Thomas Joseph Walsh had just finished his basic training in late July 1914 after enlisting in March of 1914.

They both served together in the First Battalion from August 1914 until mid October when Martin was wounded.

Tom survived the war. He came out as a Sergeant. He was in France from August 1914 thru April 1916. He was sent home on leave for a few months and then returned for Non-Com. Training as a corporal. He was in charge of a squad and then shipped out to France again. He was wounded at the Somme in April of 1917. He received a gun shot wound to the back. He was promoted to sergeant and sent back to the front. He was discharged in March of 1919.
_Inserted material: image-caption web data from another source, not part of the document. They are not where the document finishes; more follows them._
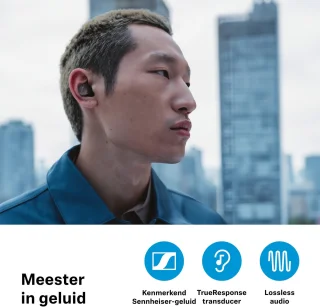 Sennheiser Momentum True Wireless 4 Denim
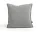 Terrazza Cushion, grey bold stripe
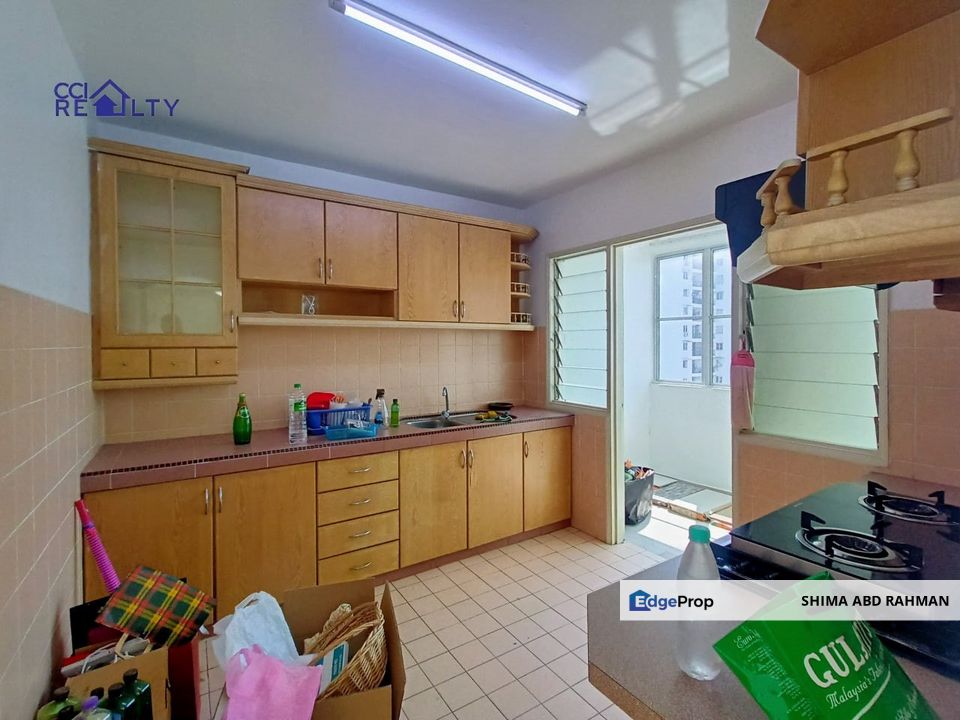 Pantai Hillpark 5 Condominium Bukit Kerinchi Bangsar FOR SALE, Kuala Lumpur, Pantai Dalam/Kerinchi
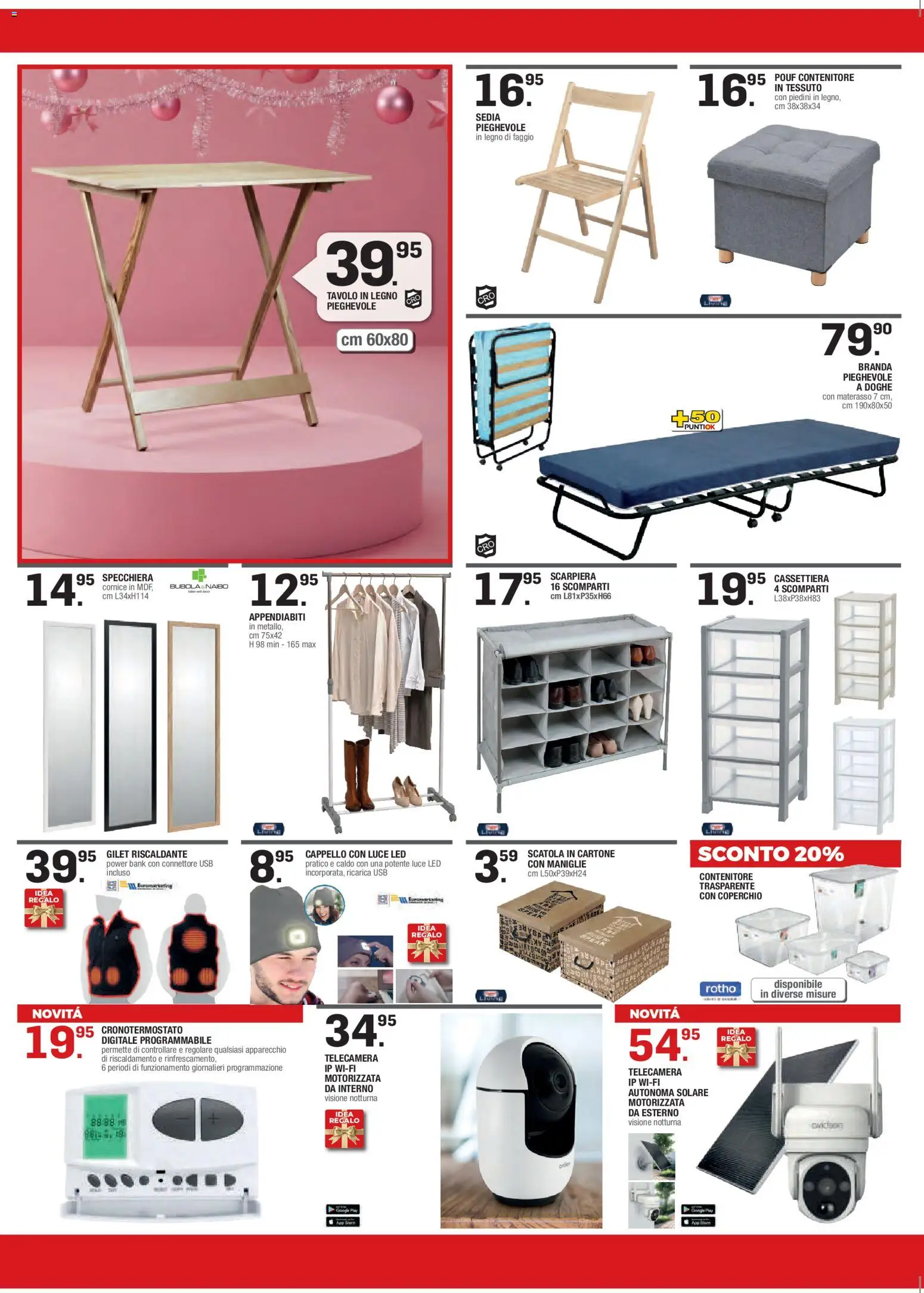 Volantino Brico OK	 - pagina 6 - valido dal 04/12/2025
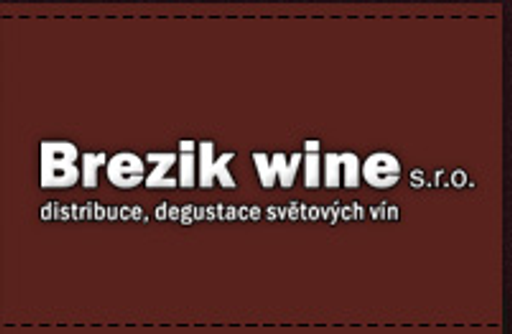 Brezik wine, s.r.o. logo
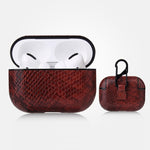 Custodia in pelle PU per AirPods Pro e AirPods 1/2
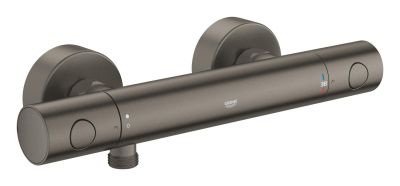 Grohtherm 800 Cosmopolitan Термостатен смесител за душ, 1/2", графит мат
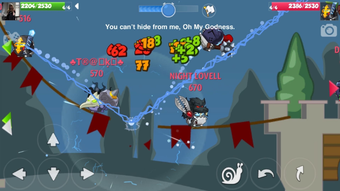 Image 0 for Wormix - PVP Multiplayer …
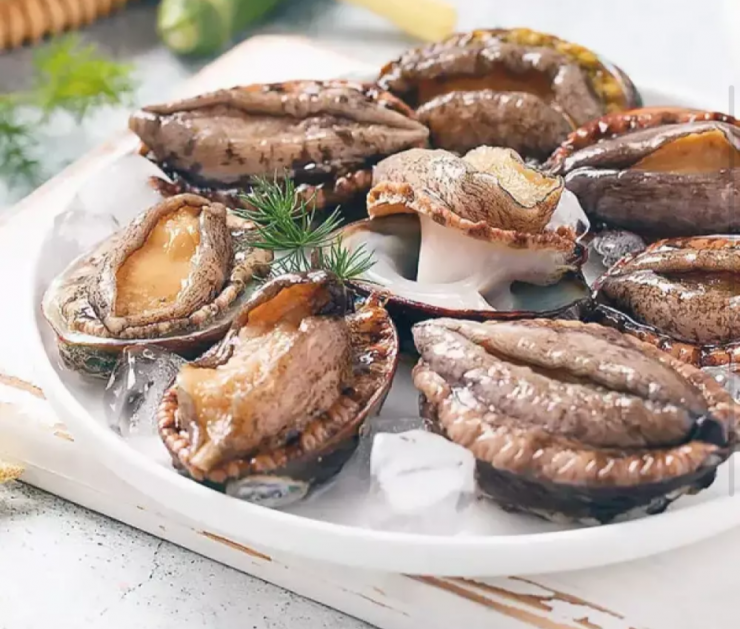 완도 활전복 1kg (15,750원 / 무배)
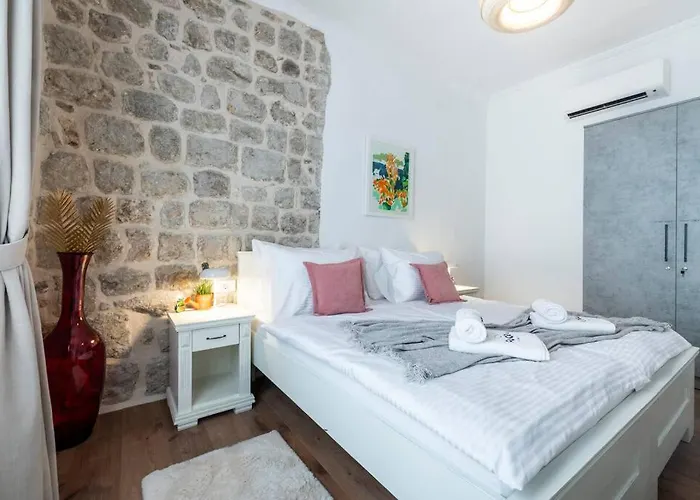 דירה Flora-heartbeat Old Three Bedrooms דוברובניק
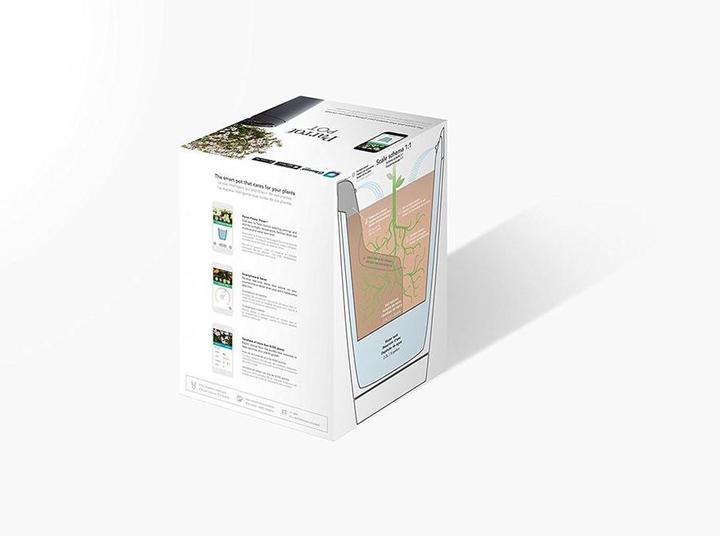Produktbild Parrot Flower Power Pot Pflanzensensor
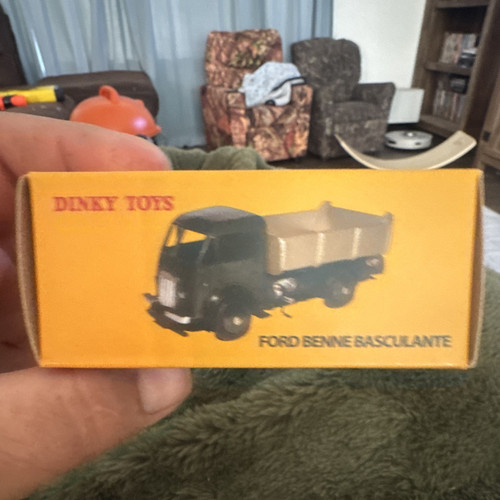 Dinky toys miniatures ford - miniatures, 25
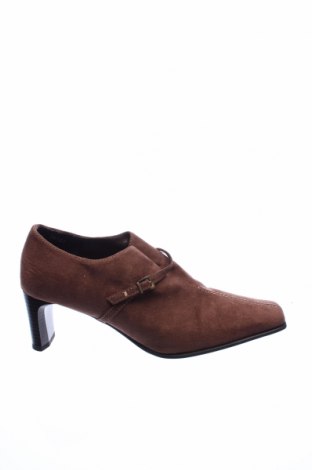 Дамски обувки Marco Tozzi, Размер 39, Цвят Кафяв, Цена 52,00 лв.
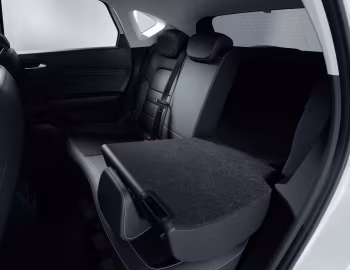 Interior Mitsubishi ASX PHEV [EU-spec] '2023–24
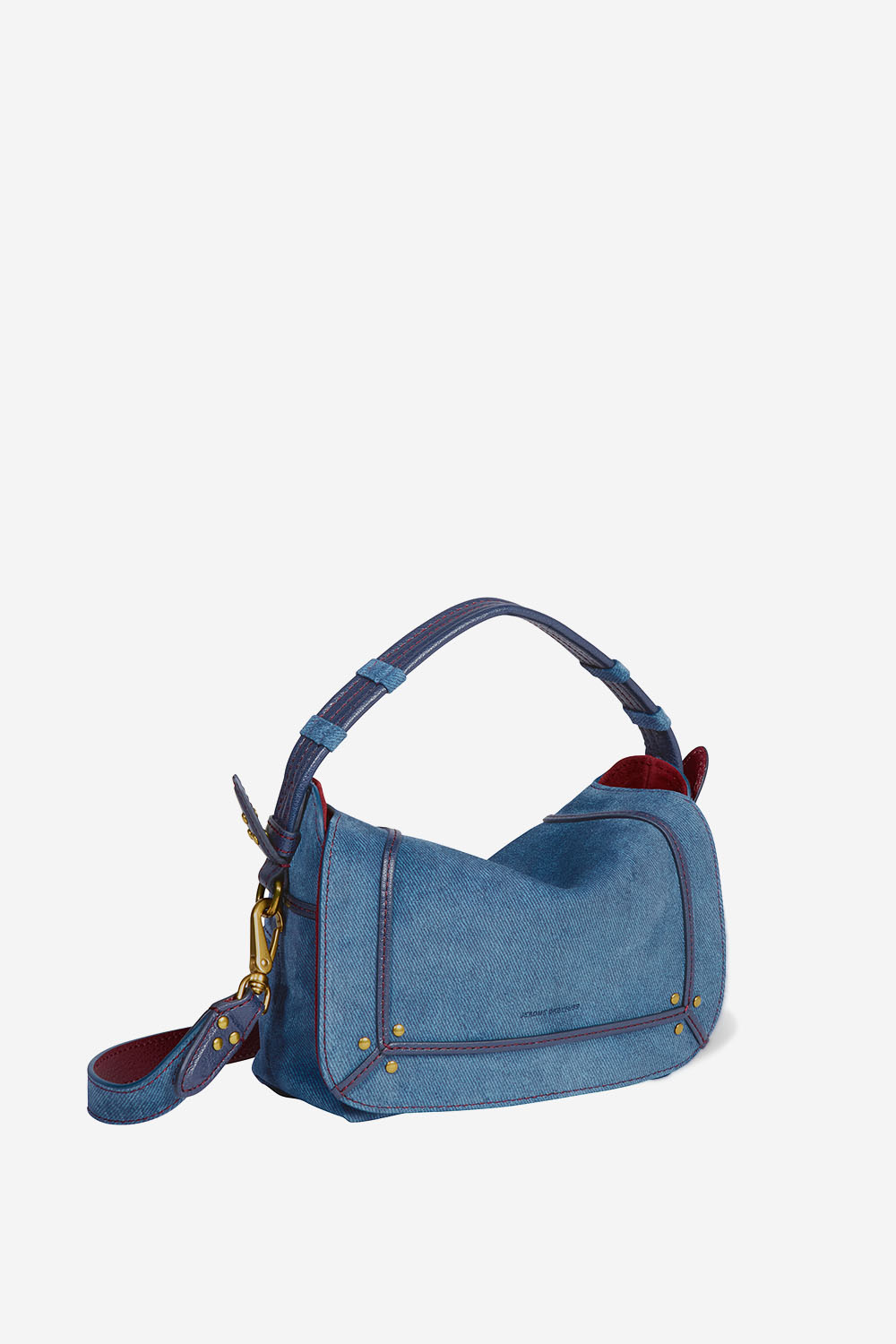Jerome Dreyfuss - Pepito S denim crossbody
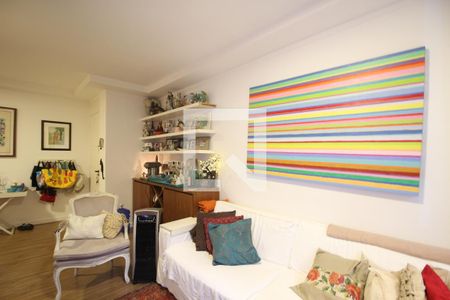 Sala de apartamento para alugar com 2 quartos, 75m² em Jardim Londrina, São Paulo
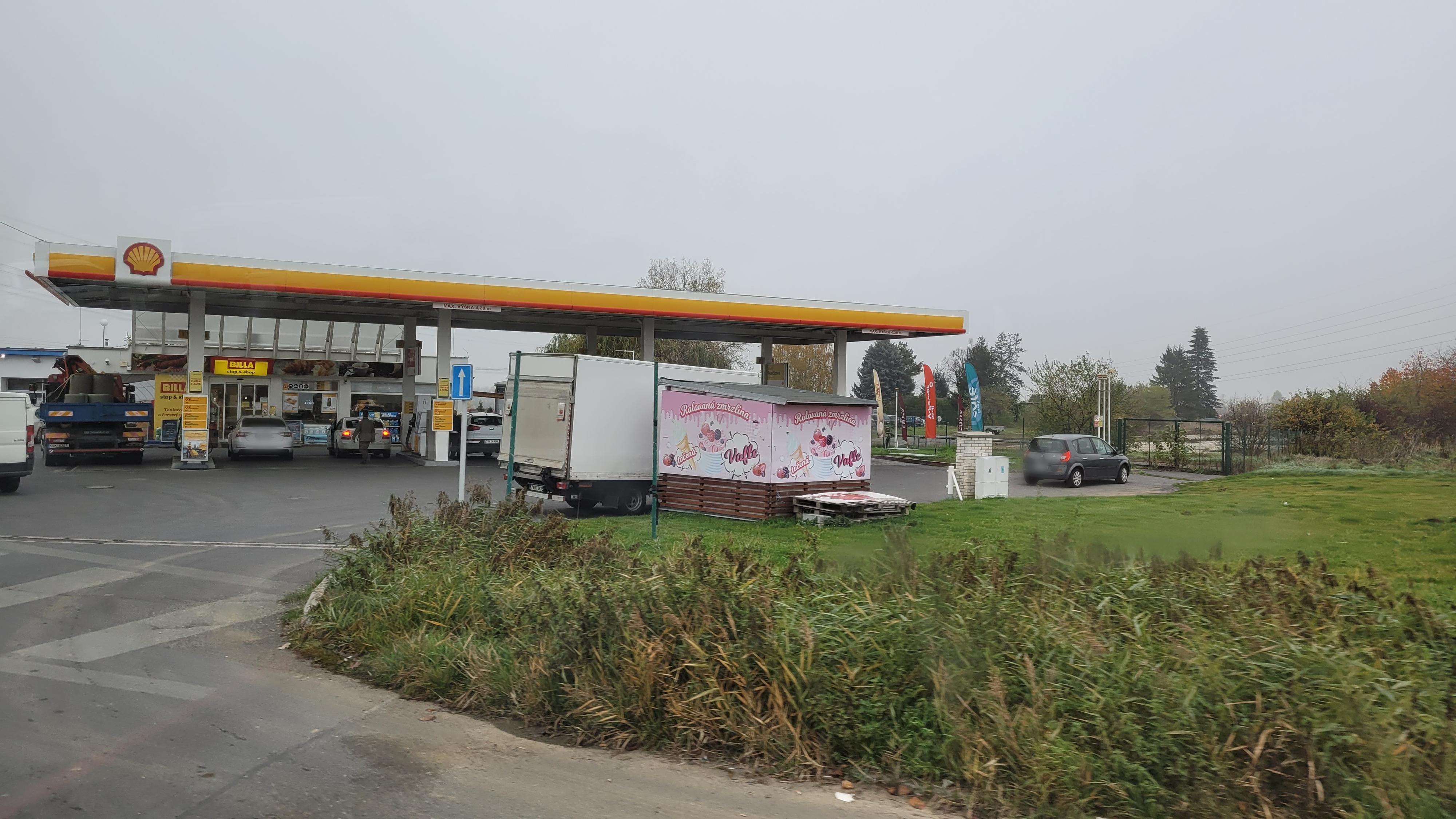 Shell foto 2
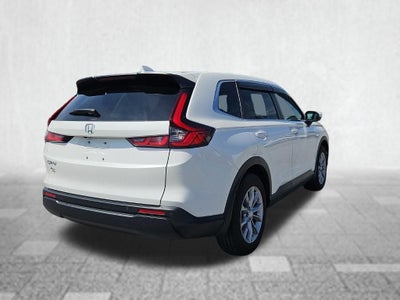 2025 Honda CR-V EX-L AWD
By November of 1919 he was a policeman in the Royal Irish Constabulary. By mid-November 1920 his police record says that he did not show up for duty and was dismissed from the force. Many theories abound as to what happened to him:

a) His IG service records indicate that in 1926 Martin believed that he was “force-ably taken from a train and shot in the back of the head by the IRA during the SoHo beg murders.” His body was never recovered and was believed to have been dumped in a bog. Martin at the time of writing was applying for a lump sum for the pension that Tom was entitled to.   

b) His sister Beatrice said that Tom was working as a double agent for Michael Collins. She went on to say that the British had figured out that he was working as an informant to Michael Collins and he had to leave the country in a hurry. Where he went, she would never say. She did say that she received a letter from him in 1933, or so and he was well. Did he go to Australia, Canada or to his two brothers (James and Michael) in New York City who were also policemen? We don’t know!